(Collected data entries)
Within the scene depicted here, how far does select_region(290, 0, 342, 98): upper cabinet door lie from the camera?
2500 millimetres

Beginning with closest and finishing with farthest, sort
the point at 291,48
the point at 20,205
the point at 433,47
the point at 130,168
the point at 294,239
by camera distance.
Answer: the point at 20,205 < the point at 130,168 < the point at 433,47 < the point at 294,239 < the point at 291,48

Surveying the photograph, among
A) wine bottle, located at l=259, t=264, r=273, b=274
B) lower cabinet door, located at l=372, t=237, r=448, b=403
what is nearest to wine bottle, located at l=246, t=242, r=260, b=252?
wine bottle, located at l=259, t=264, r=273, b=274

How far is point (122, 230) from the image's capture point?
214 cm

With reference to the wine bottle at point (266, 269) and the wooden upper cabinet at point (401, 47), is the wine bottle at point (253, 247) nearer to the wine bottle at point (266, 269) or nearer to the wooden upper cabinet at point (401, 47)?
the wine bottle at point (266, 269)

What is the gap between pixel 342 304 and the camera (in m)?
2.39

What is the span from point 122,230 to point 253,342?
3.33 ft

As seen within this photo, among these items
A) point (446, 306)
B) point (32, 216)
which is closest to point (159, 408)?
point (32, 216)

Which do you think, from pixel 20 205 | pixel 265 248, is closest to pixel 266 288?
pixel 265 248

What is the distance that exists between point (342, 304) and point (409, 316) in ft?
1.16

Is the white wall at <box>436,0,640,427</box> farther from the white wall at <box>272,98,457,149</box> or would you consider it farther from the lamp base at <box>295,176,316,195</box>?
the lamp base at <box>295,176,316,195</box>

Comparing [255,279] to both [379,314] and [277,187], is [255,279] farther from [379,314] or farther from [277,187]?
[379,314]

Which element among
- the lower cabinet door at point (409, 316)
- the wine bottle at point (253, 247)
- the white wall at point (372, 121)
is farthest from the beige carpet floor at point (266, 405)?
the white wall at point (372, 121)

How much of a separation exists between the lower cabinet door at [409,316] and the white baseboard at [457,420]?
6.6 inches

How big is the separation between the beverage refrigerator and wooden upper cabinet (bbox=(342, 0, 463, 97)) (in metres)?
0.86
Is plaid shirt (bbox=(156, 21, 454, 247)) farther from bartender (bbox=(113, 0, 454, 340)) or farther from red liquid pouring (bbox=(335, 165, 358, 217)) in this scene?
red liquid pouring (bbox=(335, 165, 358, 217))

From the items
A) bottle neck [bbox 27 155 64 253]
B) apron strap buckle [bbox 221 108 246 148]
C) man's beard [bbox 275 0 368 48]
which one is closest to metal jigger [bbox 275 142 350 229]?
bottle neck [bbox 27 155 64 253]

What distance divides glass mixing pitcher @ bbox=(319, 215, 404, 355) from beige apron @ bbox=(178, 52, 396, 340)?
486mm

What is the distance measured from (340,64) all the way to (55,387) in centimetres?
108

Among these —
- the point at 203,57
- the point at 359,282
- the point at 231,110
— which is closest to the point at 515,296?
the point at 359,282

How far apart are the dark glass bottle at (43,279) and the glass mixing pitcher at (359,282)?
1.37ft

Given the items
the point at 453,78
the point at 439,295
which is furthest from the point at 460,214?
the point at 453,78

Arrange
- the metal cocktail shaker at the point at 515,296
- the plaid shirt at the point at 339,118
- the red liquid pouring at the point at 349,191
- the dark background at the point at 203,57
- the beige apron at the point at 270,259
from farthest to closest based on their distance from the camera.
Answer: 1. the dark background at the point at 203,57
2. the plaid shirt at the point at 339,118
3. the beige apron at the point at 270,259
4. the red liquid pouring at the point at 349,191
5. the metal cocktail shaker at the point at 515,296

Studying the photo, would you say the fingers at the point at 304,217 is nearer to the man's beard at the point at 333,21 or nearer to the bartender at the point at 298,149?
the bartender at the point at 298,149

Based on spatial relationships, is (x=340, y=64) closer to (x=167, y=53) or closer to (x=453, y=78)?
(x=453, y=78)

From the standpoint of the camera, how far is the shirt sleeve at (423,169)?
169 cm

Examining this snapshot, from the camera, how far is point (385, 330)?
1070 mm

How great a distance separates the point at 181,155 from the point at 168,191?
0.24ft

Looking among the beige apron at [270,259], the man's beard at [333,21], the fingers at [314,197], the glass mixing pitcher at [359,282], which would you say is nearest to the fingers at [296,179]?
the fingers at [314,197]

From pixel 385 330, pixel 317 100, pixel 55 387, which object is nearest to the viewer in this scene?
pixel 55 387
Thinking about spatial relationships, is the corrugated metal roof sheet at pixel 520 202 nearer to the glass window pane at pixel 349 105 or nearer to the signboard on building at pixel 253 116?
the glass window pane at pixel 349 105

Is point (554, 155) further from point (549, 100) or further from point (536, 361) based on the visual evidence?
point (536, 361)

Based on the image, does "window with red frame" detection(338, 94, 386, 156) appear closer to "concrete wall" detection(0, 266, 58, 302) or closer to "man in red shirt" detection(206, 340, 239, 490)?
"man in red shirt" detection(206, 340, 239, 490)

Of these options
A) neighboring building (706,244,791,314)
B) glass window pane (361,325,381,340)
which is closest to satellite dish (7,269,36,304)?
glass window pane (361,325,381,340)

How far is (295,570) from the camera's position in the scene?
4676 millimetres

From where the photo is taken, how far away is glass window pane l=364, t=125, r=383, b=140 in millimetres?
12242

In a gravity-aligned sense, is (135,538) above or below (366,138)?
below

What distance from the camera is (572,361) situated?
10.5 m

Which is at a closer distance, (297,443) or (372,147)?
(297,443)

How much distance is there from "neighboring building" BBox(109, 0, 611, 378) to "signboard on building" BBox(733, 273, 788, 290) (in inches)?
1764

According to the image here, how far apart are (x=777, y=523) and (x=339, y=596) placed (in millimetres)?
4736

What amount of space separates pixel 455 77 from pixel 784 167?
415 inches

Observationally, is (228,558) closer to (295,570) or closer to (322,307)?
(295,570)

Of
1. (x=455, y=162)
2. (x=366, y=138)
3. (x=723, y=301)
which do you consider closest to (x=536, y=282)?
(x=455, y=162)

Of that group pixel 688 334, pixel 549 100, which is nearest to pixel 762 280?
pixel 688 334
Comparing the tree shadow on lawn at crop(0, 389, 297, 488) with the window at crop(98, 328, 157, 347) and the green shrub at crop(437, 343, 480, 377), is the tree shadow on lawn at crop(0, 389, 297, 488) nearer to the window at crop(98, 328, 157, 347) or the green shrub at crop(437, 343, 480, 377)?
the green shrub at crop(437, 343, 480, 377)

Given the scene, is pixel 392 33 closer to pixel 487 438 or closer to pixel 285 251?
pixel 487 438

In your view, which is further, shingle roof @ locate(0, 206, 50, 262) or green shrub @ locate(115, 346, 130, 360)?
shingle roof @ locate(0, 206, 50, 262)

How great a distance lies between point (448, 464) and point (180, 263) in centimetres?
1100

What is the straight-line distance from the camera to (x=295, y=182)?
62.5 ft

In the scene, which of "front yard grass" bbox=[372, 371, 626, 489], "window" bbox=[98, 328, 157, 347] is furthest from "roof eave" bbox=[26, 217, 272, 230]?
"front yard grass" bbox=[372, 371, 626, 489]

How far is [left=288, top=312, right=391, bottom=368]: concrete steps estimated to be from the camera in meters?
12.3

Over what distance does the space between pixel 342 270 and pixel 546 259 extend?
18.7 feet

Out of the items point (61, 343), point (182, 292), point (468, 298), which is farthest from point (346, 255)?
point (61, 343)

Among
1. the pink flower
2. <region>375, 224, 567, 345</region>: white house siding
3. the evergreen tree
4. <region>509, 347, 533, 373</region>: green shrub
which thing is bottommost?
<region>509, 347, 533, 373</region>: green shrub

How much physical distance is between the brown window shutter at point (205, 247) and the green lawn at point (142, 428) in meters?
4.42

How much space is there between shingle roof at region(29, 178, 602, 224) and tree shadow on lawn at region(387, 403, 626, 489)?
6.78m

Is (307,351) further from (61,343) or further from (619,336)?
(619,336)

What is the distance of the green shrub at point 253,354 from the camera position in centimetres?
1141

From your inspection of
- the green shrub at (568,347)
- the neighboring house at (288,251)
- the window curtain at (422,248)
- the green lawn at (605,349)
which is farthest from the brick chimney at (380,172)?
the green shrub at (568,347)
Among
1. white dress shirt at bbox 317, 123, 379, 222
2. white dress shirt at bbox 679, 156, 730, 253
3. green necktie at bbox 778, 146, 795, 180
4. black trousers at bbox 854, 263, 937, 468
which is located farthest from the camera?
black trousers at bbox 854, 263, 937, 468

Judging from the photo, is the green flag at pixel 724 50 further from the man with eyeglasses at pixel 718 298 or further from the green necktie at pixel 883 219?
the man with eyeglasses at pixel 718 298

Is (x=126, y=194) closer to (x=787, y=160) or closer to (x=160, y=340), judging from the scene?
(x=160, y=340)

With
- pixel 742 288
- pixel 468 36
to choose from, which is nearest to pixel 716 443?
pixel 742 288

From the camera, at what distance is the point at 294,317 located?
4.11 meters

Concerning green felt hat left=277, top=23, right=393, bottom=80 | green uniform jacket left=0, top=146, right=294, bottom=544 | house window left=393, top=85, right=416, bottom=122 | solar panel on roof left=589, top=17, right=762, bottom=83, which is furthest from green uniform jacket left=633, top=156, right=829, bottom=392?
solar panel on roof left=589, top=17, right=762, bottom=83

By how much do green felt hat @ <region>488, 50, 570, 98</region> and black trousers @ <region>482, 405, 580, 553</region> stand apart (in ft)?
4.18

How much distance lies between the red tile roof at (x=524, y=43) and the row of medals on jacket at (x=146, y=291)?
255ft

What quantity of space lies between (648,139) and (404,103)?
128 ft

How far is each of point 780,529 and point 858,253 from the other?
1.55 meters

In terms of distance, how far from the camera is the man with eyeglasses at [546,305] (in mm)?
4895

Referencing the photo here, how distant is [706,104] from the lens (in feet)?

PROBLEM STATEMENT:
Each line from the one containing "By how much" through the end of the entries, both included, is to be returned exactly, with no other lines.

OUTPUT FOR THIS TASK:
By how much do green felt hat @ <region>488, 50, 570, 98</region> and black trousers @ <region>482, 405, 580, 553</region> stand apart (in ft)?
4.18

How much distance lies between the red tile roof at (x=524, y=43) and the row of medals on jacket at (x=146, y=291)?
255ft

What quantity of space lies between (648,139) and (404,103)?
128 ft

How far is each of point 780,529 and point 858,253 from the other?
1.55 meters

In terms of distance, how far from the camera is the man with eyeglasses at [546,305] (in mm)?
4895

Referencing the photo here, how distant is [706,104] from the lens (in feet)?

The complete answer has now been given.